**Descripción de la tarea**
Según el texto proporcionado, ¿cuáles son dos de los requisitos de la libertad?

**Texto proporcionado**
★ ★ ★ ★
En
notas anteriores (enlaces al pie) vengo intentando esbozar someramente (y de
forma necesariamente acotada) algunas características de la libertad
psicológica. Si bien me hago cargo de que las limitaciones de la interpretación
van por mi cuenta, también dejo constancia de que las ideas no son mías sino
que vienen ya desde el pensamiento griego (en este caso, mayormente Platón).
Dije
entonces que dos de los requisitos de la libertad son la voluntad y la
inteligencia. Y como ya dije algo de la inteligencia, ahora le toca a la
voluntad.
Por
alguna extraña causa (pero en definitiva muy funcional a la maquinaria
consumista) creo que algunos psicoanalistas se dedicaron a negar que haya tal
cosa.
Quizás
fue Schopenhauer, con su confusión (intencional o no) entre voluntad y deseo el
que propició esta tendencia.
Pero la
voluntad no es el deseo.
Funciona
justamente para que no seamos arrastrados por éste como un perro alzado.
La
voluntad refiere primariamente a lo emocional y es un empuje afectivo pero, así
como la inteligencia disociada de lo estético (y por lo tanto de lo emocional)
es incompleta, la voluntad disociada de lo intelectivo también lo es.
Si
bien tradicionalmente se considera que la inteligencia es lo que se necesita
para discernir lo bueno (lo que más nos conviene) y la voluntad para llevarlo a
cabo, ambas se interpenetran mutuamente.
★ ★ ★ ★
**Datos proporcionados**

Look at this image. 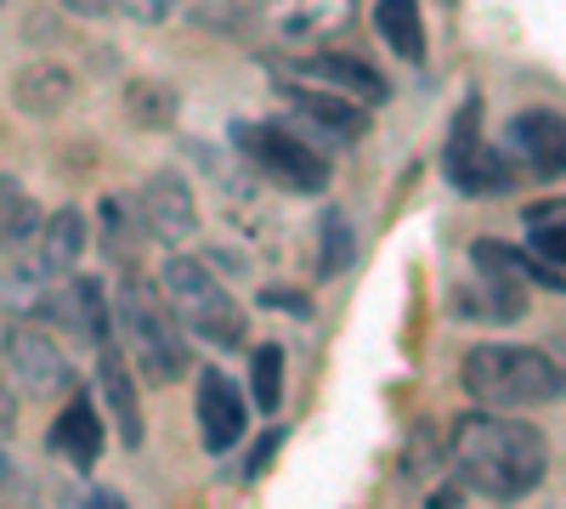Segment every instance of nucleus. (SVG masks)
<instances>
[{"instance_id":"obj_1","label":"nucleus","mask_w":566,"mask_h":509,"mask_svg":"<svg viewBox=\"0 0 566 509\" xmlns=\"http://www.w3.org/2000/svg\"><path fill=\"white\" fill-rule=\"evenodd\" d=\"M442 465L453 470V481L476 498H527L544 487L555 447L538 425L515 420L504 407H482V413H459L453 436L442 447Z\"/></svg>"},{"instance_id":"obj_2","label":"nucleus","mask_w":566,"mask_h":509,"mask_svg":"<svg viewBox=\"0 0 566 509\" xmlns=\"http://www.w3.org/2000/svg\"><path fill=\"white\" fill-rule=\"evenodd\" d=\"M459 385L476 407H549L560 402V362L538 346H510V340H482L459 362Z\"/></svg>"},{"instance_id":"obj_3","label":"nucleus","mask_w":566,"mask_h":509,"mask_svg":"<svg viewBox=\"0 0 566 509\" xmlns=\"http://www.w3.org/2000/svg\"><path fill=\"white\" fill-rule=\"evenodd\" d=\"M114 335H125V362L136 368V380H148V385H176L187 368H193L187 329L165 306L159 284L125 277L119 295H114Z\"/></svg>"},{"instance_id":"obj_4","label":"nucleus","mask_w":566,"mask_h":509,"mask_svg":"<svg viewBox=\"0 0 566 509\" xmlns=\"http://www.w3.org/2000/svg\"><path fill=\"white\" fill-rule=\"evenodd\" d=\"M159 295L176 311V322L187 335H199L210 346H244L250 340V317L244 306L227 295V284L216 277V266L205 255H181L170 250L159 266Z\"/></svg>"},{"instance_id":"obj_5","label":"nucleus","mask_w":566,"mask_h":509,"mask_svg":"<svg viewBox=\"0 0 566 509\" xmlns=\"http://www.w3.org/2000/svg\"><path fill=\"white\" fill-rule=\"evenodd\" d=\"M244 159L283 193H323L328 188V159L317 153L312 136H301L295 125H272V119H239L232 125Z\"/></svg>"},{"instance_id":"obj_6","label":"nucleus","mask_w":566,"mask_h":509,"mask_svg":"<svg viewBox=\"0 0 566 509\" xmlns=\"http://www.w3.org/2000/svg\"><path fill=\"white\" fill-rule=\"evenodd\" d=\"M136 215H142V233L181 250V244H193L205 233V210H199V193H193V181H187L181 170H154L148 181H142V193H136Z\"/></svg>"},{"instance_id":"obj_7","label":"nucleus","mask_w":566,"mask_h":509,"mask_svg":"<svg viewBox=\"0 0 566 509\" xmlns=\"http://www.w3.org/2000/svg\"><path fill=\"white\" fill-rule=\"evenodd\" d=\"M283 97H290V114L301 119L295 130L312 136V142H357L368 130V108L346 91H328V85H312V79H295V74H277Z\"/></svg>"},{"instance_id":"obj_8","label":"nucleus","mask_w":566,"mask_h":509,"mask_svg":"<svg viewBox=\"0 0 566 509\" xmlns=\"http://www.w3.org/2000/svg\"><path fill=\"white\" fill-rule=\"evenodd\" d=\"M0 351H7V380L29 396H57L74 385V368H69L63 346L45 329H34V322H12Z\"/></svg>"},{"instance_id":"obj_9","label":"nucleus","mask_w":566,"mask_h":509,"mask_svg":"<svg viewBox=\"0 0 566 509\" xmlns=\"http://www.w3.org/2000/svg\"><path fill=\"white\" fill-rule=\"evenodd\" d=\"M45 317H57L69 335H80L85 346H108L114 340V300L97 277H57V295L45 284V300H40Z\"/></svg>"},{"instance_id":"obj_10","label":"nucleus","mask_w":566,"mask_h":509,"mask_svg":"<svg viewBox=\"0 0 566 509\" xmlns=\"http://www.w3.org/2000/svg\"><path fill=\"white\" fill-rule=\"evenodd\" d=\"M277 74H295V79H312V85H328V91H346V97H357L363 108H380L386 97H391V79L374 68V63H363V57H352V52H301L295 63H277Z\"/></svg>"},{"instance_id":"obj_11","label":"nucleus","mask_w":566,"mask_h":509,"mask_svg":"<svg viewBox=\"0 0 566 509\" xmlns=\"http://www.w3.org/2000/svg\"><path fill=\"white\" fill-rule=\"evenodd\" d=\"M193 413H199V442L205 453H232L250 431V402L232 385L221 368H199V391H193Z\"/></svg>"},{"instance_id":"obj_12","label":"nucleus","mask_w":566,"mask_h":509,"mask_svg":"<svg viewBox=\"0 0 566 509\" xmlns=\"http://www.w3.org/2000/svg\"><path fill=\"white\" fill-rule=\"evenodd\" d=\"M97 407L103 420L114 425L119 447H142V436H148V425H142V402H136V368L125 362V351L108 340L97 346Z\"/></svg>"},{"instance_id":"obj_13","label":"nucleus","mask_w":566,"mask_h":509,"mask_svg":"<svg viewBox=\"0 0 566 509\" xmlns=\"http://www.w3.org/2000/svg\"><path fill=\"white\" fill-rule=\"evenodd\" d=\"M85 244H91V221H85L80 204H63V210H52V215H40V233H34V244H29L34 277H40V284H57V277H69V272L80 266Z\"/></svg>"},{"instance_id":"obj_14","label":"nucleus","mask_w":566,"mask_h":509,"mask_svg":"<svg viewBox=\"0 0 566 509\" xmlns=\"http://www.w3.org/2000/svg\"><path fill=\"white\" fill-rule=\"evenodd\" d=\"M74 97H80V79L57 57H34L12 74V108L23 119H63L74 108Z\"/></svg>"},{"instance_id":"obj_15","label":"nucleus","mask_w":566,"mask_h":509,"mask_svg":"<svg viewBox=\"0 0 566 509\" xmlns=\"http://www.w3.org/2000/svg\"><path fill=\"white\" fill-rule=\"evenodd\" d=\"M103 442H108V420H103L97 396H85V391L69 396V407L52 420V431H45V447H52L63 465H74V470H97Z\"/></svg>"},{"instance_id":"obj_16","label":"nucleus","mask_w":566,"mask_h":509,"mask_svg":"<svg viewBox=\"0 0 566 509\" xmlns=\"http://www.w3.org/2000/svg\"><path fill=\"white\" fill-rule=\"evenodd\" d=\"M504 142H510V153L522 159V165H533L538 176H560V142H566V125H560V114L555 108H527V114H515L510 119V130H504Z\"/></svg>"},{"instance_id":"obj_17","label":"nucleus","mask_w":566,"mask_h":509,"mask_svg":"<svg viewBox=\"0 0 566 509\" xmlns=\"http://www.w3.org/2000/svg\"><path fill=\"white\" fill-rule=\"evenodd\" d=\"M453 311L470 317V322H515L527 311V289L522 284H510V277H464V284L453 289Z\"/></svg>"},{"instance_id":"obj_18","label":"nucleus","mask_w":566,"mask_h":509,"mask_svg":"<svg viewBox=\"0 0 566 509\" xmlns=\"http://www.w3.org/2000/svg\"><path fill=\"white\" fill-rule=\"evenodd\" d=\"M470 266L488 277H510V284H544L549 295H560V284H566L555 261H544L533 250H515V244H493V238L470 244Z\"/></svg>"},{"instance_id":"obj_19","label":"nucleus","mask_w":566,"mask_h":509,"mask_svg":"<svg viewBox=\"0 0 566 509\" xmlns=\"http://www.w3.org/2000/svg\"><path fill=\"white\" fill-rule=\"evenodd\" d=\"M352 23V0H295L277 12V34L290 45H317Z\"/></svg>"},{"instance_id":"obj_20","label":"nucleus","mask_w":566,"mask_h":509,"mask_svg":"<svg viewBox=\"0 0 566 509\" xmlns=\"http://www.w3.org/2000/svg\"><path fill=\"white\" fill-rule=\"evenodd\" d=\"M442 165H448V181H453L464 199H499V193H510V165L488 142H476V148L459 153V159H442Z\"/></svg>"},{"instance_id":"obj_21","label":"nucleus","mask_w":566,"mask_h":509,"mask_svg":"<svg viewBox=\"0 0 566 509\" xmlns=\"http://www.w3.org/2000/svg\"><path fill=\"white\" fill-rule=\"evenodd\" d=\"M176 114H181V91H176L170 79L136 74V79L125 85V119H130V125L165 130V125H176Z\"/></svg>"},{"instance_id":"obj_22","label":"nucleus","mask_w":566,"mask_h":509,"mask_svg":"<svg viewBox=\"0 0 566 509\" xmlns=\"http://www.w3.org/2000/svg\"><path fill=\"white\" fill-rule=\"evenodd\" d=\"M374 29L391 45L397 57L424 63V18H419V0H374Z\"/></svg>"},{"instance_id":"obj_23","label":"nucleus","mask_w":566,"mask_h":509,"mask_svg":"<svg viewBox=\"0 0 566 509\" xmlns=\"http://www.w3.org/2000/svg\"><path fill=\"white\" fill-rule=\"evenodd\" d=\"M34 233H40V204L29 199V188L18 176H0V244L29 250Z\"/></svg>"},{"instance_id":"obj_24","label":"nucleus","mask_w":566,"mask_h":509,"mask_svg":"<svg viewBox=\"0 0 566 509\" xmlns=\"http://www.w3.org/2000/svg\"><path fill=\"white\" fill-rule=\"evenodd\" d=\"M357 255V238H352V215L346 210H323L317 221V284H328V277H340Z\"/></svg>"},{"instance_id":"obj_25","label":"nucleus","mask_w":566,"mask_h":509,"mask_svg":"<svg viewBox=\"0 0 566 509\" xmlns=\"http://www.w3.org/2000/svg\"><path fill=\"white\" fill-rule=\"evenodd\" d=\"M250 396L261 413H277L283 407V346H255L250 351Z\"/></svg>"},{"instance_id":"obj_26","label":"nucleus","mask_w":566,"mask_h":509,"mask_svg":"<svg viewBox=\"0 0 566 509\" xmlns=\"http://www.w3.org/2000/svg\"><path fill=\"white\" fill-rule=\"evenodd\" d=\"M527 226H533L527 250L560 266V255H566V238H560V199H549V204H527Z\"/></svg>"},{"instance_id":"obj_27","label":"nucleus","mask_w":566,"mask_h":509,"mask_svg":"<svg viewBox=\"0 0 566 509\" xmlns=\"http://www.w3.org/2000/svg\"><path fill=\"white\" fill-rule=\"evenodd\" d=\"M476 142H482V97H464V108L448 125V153L442 159H459V153H470Z\"/></svg>"},{"instance_id":"obj_28","label":"nucleus","mask_w":566,"mask_h":509,"mask_svg":"<svg viewBox=\"0 0 566 509\" xmlns=\"http://www.w3.org/2000/svg\"><path fill=\"white\" fill-rule=\"evenodd\" d=\"M437 470H442V447H437L431 425H419L413 431V447L402 453V476L408 481H424V476H437Z\"/></svg>"},{"instance_id":"obj_29","label":"nucleus","mask_w":566,"mask_h":509,"mask_svg":"<svg viewBox=\"0 0 566 509\" xmlns=\"http://www.w3.org/2000/svg\"><path fill=\"white\" fill-rule=\"evenodd\" d=\"M181 0H114V12H125L130 23H170Z\"/></svg>"},{"instance_id":"obj_30","label":"nucleus","mask_w":566,"mask_h":509,"mask_svg":"<svg viewBox=\"0 0 566 509\" xmlns=\"http://www.w3.org/2000/svg\"><path fill=\"white\" fill-rule=\"evenodd\" d=\"M12 431H18V385L0 374V442H7Z\"/></svg>"},{"instance_id":"obj_31","label":"nucleus","mask_w":566,"mask_h":509,"mask_svg":"<svg viewBox=\"0 0 566 509\" xmlns=\"http://www.w3.org/2000/svg\"><path fill=\"white\" fill-rule=\"evenodd\" d=\"M277 442H283V436H277V431H266V436H261V442H255V453H250V470H244V476H250V481H255V476H261V470H266V465H272V453H277Z\"/></svg>"},{"instance_id":"obj_32","label":"nucleus","mask_w":566,"mask_h":509,"mask_svg":"<svg viewBox=\"0 0 566 509\" xmlns=\"http://www.w3.org/2000/svg\"><path fill=\"white\" fill-rule=\"evenodd\" d=\"M69 12H80V18H108L114 12V0H63Z\"/></svg>"},{"instance_id":"obj_33","label":"nucleus","mask_w":566,"mask_h":509,"mask_svg":"<svg viewBox=\"0 0 566 509\" xmlns=\"http://www.w3.org/2000/svg\"><path fill=\"white\" fill-rule=\"evenodd\" d=\"M453 503H464V487H459V481H453V487H437L424 509H453Z\"/></svg>"},{"instance_id":"obj_34","label":"nucleus","mask_w":566,"mask_h":509,"mask_svg":"<svg viewBox=\"0 0 566 509\" xmlns=\"http://www.w3.org/2000/svg\"><path fill=\"white\" fill-rule=\"evenodd\" d=\"M205 261H210V266H232V272H250V261H244L239 250H210Z\"/></svg>"},{"instance_id":"obj_35","label":"nucleus","mask_w":566,"mask_h":509,"mask_svg":"<svg viewBox=\"0 0 566 509\" xmlns=\"http://www.w3.org/2000/svg\"><path fill=\"white\" fill-rule=\"evenodd\" d=\"M261 306H283V311H306V300H301V295H277V289H266V295H261Z\"/></svg>"},{"instance_id":"obj_36","label":"nucleus","mask_w":566,"mask_h":509,"mask_svg":"<svg viewBox=\"0 0 566 509\" xmlns=\"http://www.w3.org/2000/svg\"><path fill=\"white\" fill-rule=\"evenodd\" d=\"M85 503H103V509H119L125 498H119L114 487H91V492H85Z\"/></svg>"},{"instance_id":"obj_37","label":"nucleus","mask_w":566,"mask_h":509,"mask_svg":"<svg viewBox=\"0 0 566 509\" xmlns=\"http://www.w3.org/2000/svg\"><path fill=\"white\" fill-rule=\"evenodd\" d=\"M12 481V458H7V447H0V487Z\"/></svg>"}]
</instances>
★ ★ ★ ★
**Respuesta**
La voluntad y la inteligencia.